Instruction a –
Set down the passage of the Fleurette motorhome thread below from "I've just done" to "on your way.", matching its wording precisely.

Article –
○ ○ ○ ○
# Info on Fleurette m/home anyone



## firewood (Mar 17, 2009)

hi just seen a fluerette that looks like it may be a contender for a replacement m/h but i have never heard of them are thay any good .
anyone got one .i want the good as well as the bad info 
b4 i go and make another mistake


----------



## UncleNorm (May 1, 2005)

Now then Firewood!  :wink:

I've just done a quick Google and it threw up a link to a MHF thread from three years ago. Another member asked the same question. The following link might help you on your way.

http://www.motorhomefacts.com/ftopic-19792.html

I will say that, whilst touring on the continent, we see lots of Fleurettes. They really are popular.

HTH


----------



## randonneur (Jan 25, 2007)

We have been looking at the new ones today at the Motorhome Exhibition in Bordeaux, they are very expensive but very nice.


----------



## Telbell (May 1, 2005)

Firewood

We have one. Just going to have my nosh so either PM me with what you want to know or hang fire(wood) till I've eaten. :lol:


----------



## firewood (Mar 17, 2009)

Telbell said:


> Firewood
> 
> We have one. Just going to have my nosh so either PM me with what you want to know or hang fire(wood) till I've eaten. :lol:


iam hanging


----------



## Telbell (May 1, 2005)

I'm back!

We have the Migrateur 73 LJ (Lits jumeaux=twin bed) as does "cabby" and "happycampers! on here.

Excellent build quality....very few problems....in fact hardly any.... (compared to a lot on other converters from what I've seen) 

NOT a Rapido, though I believe they share financial interests along the line. Oher models of the Migrateu (2007/08) include LD (Lits Double) and there's a garagwe model.

The 2010 version is a "Magister" (see website fleurette,fr) which to be honest looks like a cheaper version.,.....praps due to euro/xchange rate they've "downed" a bit.

Only one importer (Southdowns) which has had some stick from non-Fleurette owners. TBH I've found them fine.

Owt else??

(just seen the 3 yr old link wher I stated my claim! :lol:


----------



## Telbell (May 1, 2005)

Well firwewood?

Was the info useful?

Or not?


----------
○ ○ ○ ○
Raw records –
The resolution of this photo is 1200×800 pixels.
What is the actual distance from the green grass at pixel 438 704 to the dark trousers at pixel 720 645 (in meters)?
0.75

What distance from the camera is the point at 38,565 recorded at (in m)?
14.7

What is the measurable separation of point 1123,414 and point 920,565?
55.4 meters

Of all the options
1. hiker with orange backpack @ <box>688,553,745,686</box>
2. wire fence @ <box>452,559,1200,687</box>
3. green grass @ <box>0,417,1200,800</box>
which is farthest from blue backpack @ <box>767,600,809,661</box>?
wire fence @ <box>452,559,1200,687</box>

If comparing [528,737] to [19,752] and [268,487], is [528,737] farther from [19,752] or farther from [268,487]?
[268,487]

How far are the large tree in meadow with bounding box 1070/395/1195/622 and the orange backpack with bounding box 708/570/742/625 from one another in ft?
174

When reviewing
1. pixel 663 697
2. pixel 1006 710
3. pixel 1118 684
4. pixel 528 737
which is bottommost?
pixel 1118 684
○ ○ ○ ○
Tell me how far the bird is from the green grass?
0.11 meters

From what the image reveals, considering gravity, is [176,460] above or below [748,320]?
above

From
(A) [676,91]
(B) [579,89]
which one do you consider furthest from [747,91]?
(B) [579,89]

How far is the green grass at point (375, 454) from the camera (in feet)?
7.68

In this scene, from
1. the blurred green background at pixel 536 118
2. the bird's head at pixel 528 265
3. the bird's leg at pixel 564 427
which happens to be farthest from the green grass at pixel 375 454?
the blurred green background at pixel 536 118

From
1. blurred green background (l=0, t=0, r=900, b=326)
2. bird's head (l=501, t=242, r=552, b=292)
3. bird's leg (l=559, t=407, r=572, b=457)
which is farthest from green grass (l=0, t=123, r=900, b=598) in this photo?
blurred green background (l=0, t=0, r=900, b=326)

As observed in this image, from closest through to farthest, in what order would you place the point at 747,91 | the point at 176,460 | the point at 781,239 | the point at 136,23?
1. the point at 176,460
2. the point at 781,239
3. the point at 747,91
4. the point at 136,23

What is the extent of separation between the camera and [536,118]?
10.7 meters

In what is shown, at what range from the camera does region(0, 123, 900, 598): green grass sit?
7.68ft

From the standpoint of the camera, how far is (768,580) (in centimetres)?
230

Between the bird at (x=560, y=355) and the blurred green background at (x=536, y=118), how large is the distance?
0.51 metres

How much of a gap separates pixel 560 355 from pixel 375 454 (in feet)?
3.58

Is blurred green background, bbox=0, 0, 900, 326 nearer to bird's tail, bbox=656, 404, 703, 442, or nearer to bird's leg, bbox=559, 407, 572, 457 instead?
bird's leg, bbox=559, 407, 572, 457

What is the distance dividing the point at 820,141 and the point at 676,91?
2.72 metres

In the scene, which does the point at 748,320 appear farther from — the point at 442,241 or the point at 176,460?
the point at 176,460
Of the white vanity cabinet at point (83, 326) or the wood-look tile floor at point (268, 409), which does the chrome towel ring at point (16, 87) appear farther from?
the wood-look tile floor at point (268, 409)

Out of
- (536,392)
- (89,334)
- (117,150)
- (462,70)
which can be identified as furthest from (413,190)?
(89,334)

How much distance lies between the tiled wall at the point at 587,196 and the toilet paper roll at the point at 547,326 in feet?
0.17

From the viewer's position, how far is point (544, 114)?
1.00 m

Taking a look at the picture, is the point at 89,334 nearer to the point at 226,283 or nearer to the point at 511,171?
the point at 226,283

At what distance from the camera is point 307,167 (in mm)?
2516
○ ○ ○ ○
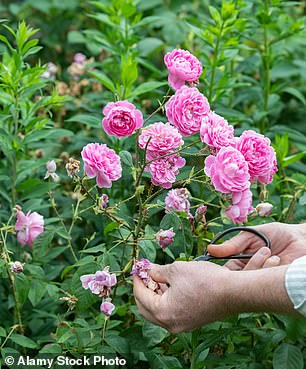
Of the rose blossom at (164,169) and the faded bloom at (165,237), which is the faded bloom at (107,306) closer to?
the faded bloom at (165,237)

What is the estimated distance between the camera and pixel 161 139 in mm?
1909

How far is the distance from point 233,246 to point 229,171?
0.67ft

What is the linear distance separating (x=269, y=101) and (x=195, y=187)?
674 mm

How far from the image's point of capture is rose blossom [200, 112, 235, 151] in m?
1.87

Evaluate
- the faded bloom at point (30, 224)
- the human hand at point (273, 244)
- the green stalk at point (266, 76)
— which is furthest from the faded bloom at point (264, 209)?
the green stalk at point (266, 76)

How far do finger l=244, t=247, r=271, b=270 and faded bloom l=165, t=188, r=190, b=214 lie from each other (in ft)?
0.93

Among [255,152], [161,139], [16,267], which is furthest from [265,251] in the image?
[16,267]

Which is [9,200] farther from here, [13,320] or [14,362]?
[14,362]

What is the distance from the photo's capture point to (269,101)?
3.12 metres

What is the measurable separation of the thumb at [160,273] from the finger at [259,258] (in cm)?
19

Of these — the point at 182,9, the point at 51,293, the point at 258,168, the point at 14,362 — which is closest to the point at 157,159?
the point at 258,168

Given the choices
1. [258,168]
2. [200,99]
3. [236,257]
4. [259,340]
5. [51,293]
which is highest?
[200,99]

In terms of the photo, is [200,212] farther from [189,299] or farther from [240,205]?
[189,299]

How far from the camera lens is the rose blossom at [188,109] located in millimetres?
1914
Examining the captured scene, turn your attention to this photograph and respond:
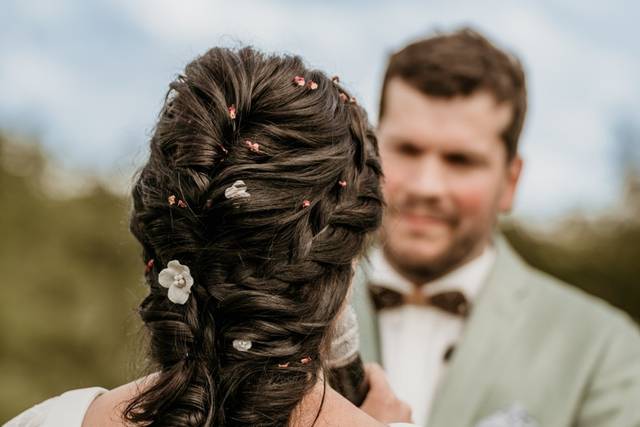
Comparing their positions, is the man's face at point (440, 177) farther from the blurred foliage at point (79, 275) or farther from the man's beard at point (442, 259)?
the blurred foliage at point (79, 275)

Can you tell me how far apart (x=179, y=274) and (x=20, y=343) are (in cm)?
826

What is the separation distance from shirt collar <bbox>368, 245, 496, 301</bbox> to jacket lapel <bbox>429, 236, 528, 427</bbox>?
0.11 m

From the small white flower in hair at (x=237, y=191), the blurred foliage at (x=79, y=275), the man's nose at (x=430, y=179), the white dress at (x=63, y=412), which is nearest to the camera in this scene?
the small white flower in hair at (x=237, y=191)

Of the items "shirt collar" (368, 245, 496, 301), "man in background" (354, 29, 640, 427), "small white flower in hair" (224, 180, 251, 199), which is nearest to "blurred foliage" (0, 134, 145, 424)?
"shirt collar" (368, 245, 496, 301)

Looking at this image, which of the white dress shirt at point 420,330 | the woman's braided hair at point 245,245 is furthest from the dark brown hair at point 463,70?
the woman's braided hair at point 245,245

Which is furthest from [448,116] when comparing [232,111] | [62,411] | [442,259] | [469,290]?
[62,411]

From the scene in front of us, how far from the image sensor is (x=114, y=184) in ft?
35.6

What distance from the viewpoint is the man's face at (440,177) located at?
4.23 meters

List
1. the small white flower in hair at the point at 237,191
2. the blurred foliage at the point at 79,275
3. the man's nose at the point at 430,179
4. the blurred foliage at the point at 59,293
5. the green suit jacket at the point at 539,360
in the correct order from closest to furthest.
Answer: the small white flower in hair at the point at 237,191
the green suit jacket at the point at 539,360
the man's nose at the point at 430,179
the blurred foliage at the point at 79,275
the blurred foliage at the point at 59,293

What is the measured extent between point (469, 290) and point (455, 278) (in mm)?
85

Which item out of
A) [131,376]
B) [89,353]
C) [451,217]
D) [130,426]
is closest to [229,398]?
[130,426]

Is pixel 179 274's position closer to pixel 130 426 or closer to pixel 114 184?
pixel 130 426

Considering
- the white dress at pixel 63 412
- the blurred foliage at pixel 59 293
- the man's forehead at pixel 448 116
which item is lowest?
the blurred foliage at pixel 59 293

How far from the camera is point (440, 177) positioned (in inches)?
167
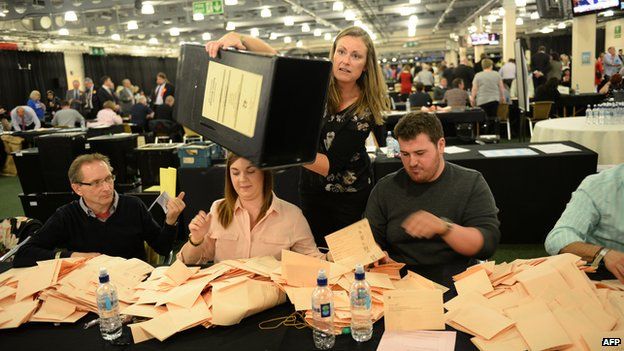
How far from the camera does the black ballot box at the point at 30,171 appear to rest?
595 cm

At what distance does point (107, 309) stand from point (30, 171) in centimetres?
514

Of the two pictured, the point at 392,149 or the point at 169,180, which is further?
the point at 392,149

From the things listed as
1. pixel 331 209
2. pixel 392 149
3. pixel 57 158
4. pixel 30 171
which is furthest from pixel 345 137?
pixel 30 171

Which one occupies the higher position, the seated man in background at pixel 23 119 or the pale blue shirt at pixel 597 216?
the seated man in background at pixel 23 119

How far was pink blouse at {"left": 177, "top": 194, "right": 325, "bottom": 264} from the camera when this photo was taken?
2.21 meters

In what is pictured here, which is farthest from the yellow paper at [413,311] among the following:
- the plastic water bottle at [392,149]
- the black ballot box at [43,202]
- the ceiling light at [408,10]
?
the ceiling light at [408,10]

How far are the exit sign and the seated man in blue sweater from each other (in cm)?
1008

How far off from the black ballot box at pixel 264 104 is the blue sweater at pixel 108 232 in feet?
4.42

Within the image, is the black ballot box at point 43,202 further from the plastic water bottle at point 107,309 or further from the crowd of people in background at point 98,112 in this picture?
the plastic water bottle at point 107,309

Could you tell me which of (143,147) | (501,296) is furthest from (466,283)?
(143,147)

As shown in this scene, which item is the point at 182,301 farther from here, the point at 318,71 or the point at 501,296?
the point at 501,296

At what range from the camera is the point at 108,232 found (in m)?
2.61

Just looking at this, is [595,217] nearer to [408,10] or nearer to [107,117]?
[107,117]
○ ○ ○ ○
Instruction b –
Report every line in the records above that contains the string "nose", copied in full.

Expected answer a –
I've just done a quick Google and it threw up a link to a MHF thread from three years ago. Another member asked the same question. The following link might help you on your way.

Expected answer b –
From the small white flower in hair at (x=237, y=191), the blurred foliage at (x=79, y=275), the man's nose at (x=430, y=179), the white dress at (x=63, y=412), which is nearest to the camera in this scene?
3. the man's nose at the point at 430,179
the man's nose at the point at 430,179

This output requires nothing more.